# SOURCE
╔══

# Best way to breed Mealworms



## Finch (Sep 14, 2007)

Hi i have loads of meal worms that have turned into brown beetles i am going keep them and try and breed them what is the best way of doing this please and can you feed the beetles to leos?


----------



## vicky1804 (Dec 12, 2006)

Hya
Not sure about breeding but I red somewhere that the beetles dont taste that nice as food

Sorry couldnt really be anymore help


----------



## Queenb (Oct 27, 2007)

I kept my beetles and eventually i got meal worms but only tiny ones, it seemed to take forever for them to grow into a decent size.


----------



## CWD (Feb 11, 2007)

NOOO dont feed the beetles 2 ya leo mate 
put them in a tub like a butty tub with some bran or weetabix etc and wait lol 

but they bloody smell !!


----------



## Finch (Sep 14, 2007)

CWD said:


> NOOO dont feed the beetles 2 ya leo mate
> put them in a tub like a butty tub with some bran or weetabix etc and wait lol
> 
> but they bloody smell !!


Thanks for all the replys i ant fed any of them to my leo i was just woundering if you could  av got them in a tub the crix came in with some weetabix in i might aswell see if i get anything from them even if they do take ages lol


----------



## CWD (Feb 11, 2007)

they will b tiny 4 time mate lol and smell bad !!!


----------



## Finch (Sep 14, 2007)

CWD said:


> they will b tiny 4 time mate lol and smell bad !!!


Its alright al put them in my shed so i don't have to put up with the smell. lol


----------



## vicky1804 (Dec 12, 2006)

All my bugs are in the shed cause couldnt sleep knowing they are in my room lol
Plus with the cold they dont move as much and slows down the rate they turn from Worms to bugs


----------



## tombraider (May 6, 2006)

My beetles didnt breed when they was kept in a cold area. I keep the tubs in a empty viv now with heating and every twoo week i transfer the beetles into a new tub and tip the newly hatched baby worms into the tub with all the other baby worms. Its taking ages for the babies to grow though


----------



## Finch (Sep 14, 2007)

tombraider said:


> My beetles didnt breed when they was kept in a cold area. I keep the tubs in a empty viv now with heating and every twoo week i transfer the beetles into a new tub and tip the newly hatched baby worms into the tub with all the other baby worms. Its taking ages for the babies to grow though


thanks for your help I will put them somewhere warm then


----------



## CWD (Feb 11, 2007)

tombraider said:


> My beetles didnt breed when they was kept in a cold area. I keep the tubs in a empty viv now with heating and every twoo week i transfer the beetles into a new tub and tip the newly hatched baby worms into the tub with all the other baby worms. Its taking ages for the babies to grow though








mine are outside and they have breed loads just 2 small lol


----------



## Plutino (Aug 5, 2007)

╚══

# DIRECTIVE
Reproduce the mealworm breeding thread word for word, from "All my bugs" up to and including "(May 6, 2006)".

# RECORDS SUPPLIED

╔══

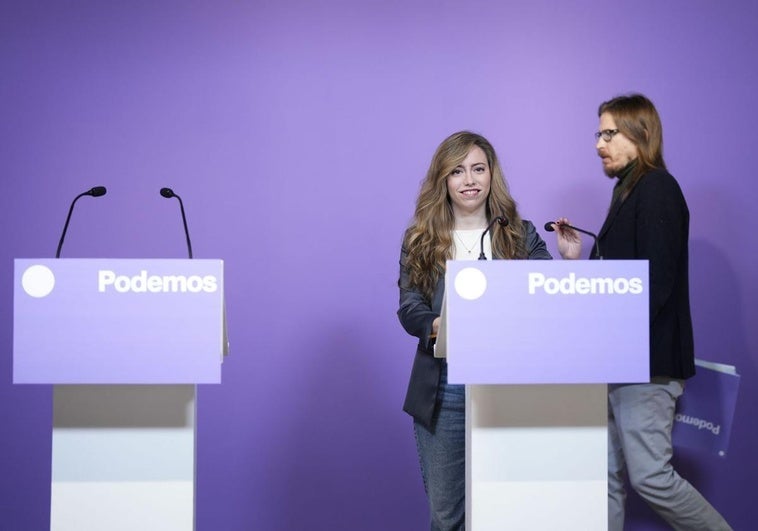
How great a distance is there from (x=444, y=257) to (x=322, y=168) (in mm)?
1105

╚══
╔══

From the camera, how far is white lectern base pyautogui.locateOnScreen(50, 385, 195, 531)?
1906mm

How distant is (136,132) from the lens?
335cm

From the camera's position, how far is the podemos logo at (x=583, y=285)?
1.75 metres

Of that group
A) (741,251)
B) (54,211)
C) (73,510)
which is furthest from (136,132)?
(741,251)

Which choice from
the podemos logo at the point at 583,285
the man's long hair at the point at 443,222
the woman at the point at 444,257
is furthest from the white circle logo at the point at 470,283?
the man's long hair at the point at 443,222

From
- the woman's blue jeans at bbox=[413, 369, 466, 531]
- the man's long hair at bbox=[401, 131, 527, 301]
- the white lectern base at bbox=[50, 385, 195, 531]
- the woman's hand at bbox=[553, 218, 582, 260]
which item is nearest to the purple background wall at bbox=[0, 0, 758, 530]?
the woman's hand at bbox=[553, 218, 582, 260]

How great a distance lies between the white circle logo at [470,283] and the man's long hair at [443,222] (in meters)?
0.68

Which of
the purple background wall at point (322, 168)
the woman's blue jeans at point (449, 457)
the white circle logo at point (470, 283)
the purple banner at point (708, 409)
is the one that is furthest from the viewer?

╚══

# RESPONSE TO THE EXERCISE
All my bugs are in the shed cause couldnt sleep knowing they are in my room lol
Plus with the cold they dont move as much and slows down the rate they turn from Worms to bugs


----------



## tombraider (May 6, 2006)